START Task material
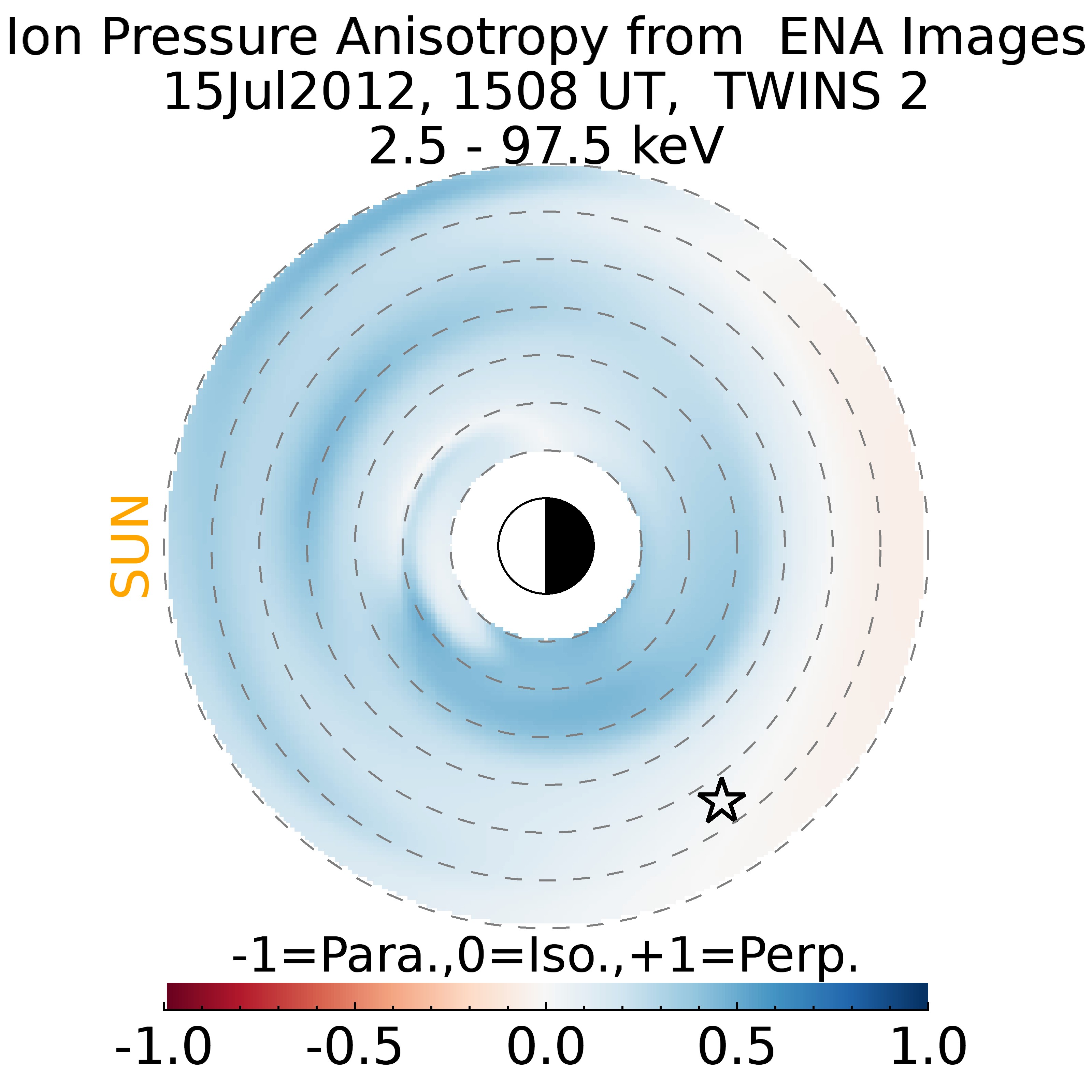 Ion Pressure Anisotropy from ENA Images
15Jul2012, 1508 UT, TWINS 2
2.5 - 97.5 keV

SUN

-1=Para.,0=Iso.,+1=Perp.

-1.0 -0.5 0.0 0.5 1.0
END Task material
## What this task involves
This exercise asks for an exact repeat of the lines from the one holding "15Jul2012, 1508 UT, TWINS 2" through the end of the data above.

## Response
15Jul2012, 1508 UT, TWINS 2
2.5 - 97.5 keV

SUN

-1=Para.,0=Iso.,+1=Perp.

-1.0 -0.5 0.0 0.5 1.0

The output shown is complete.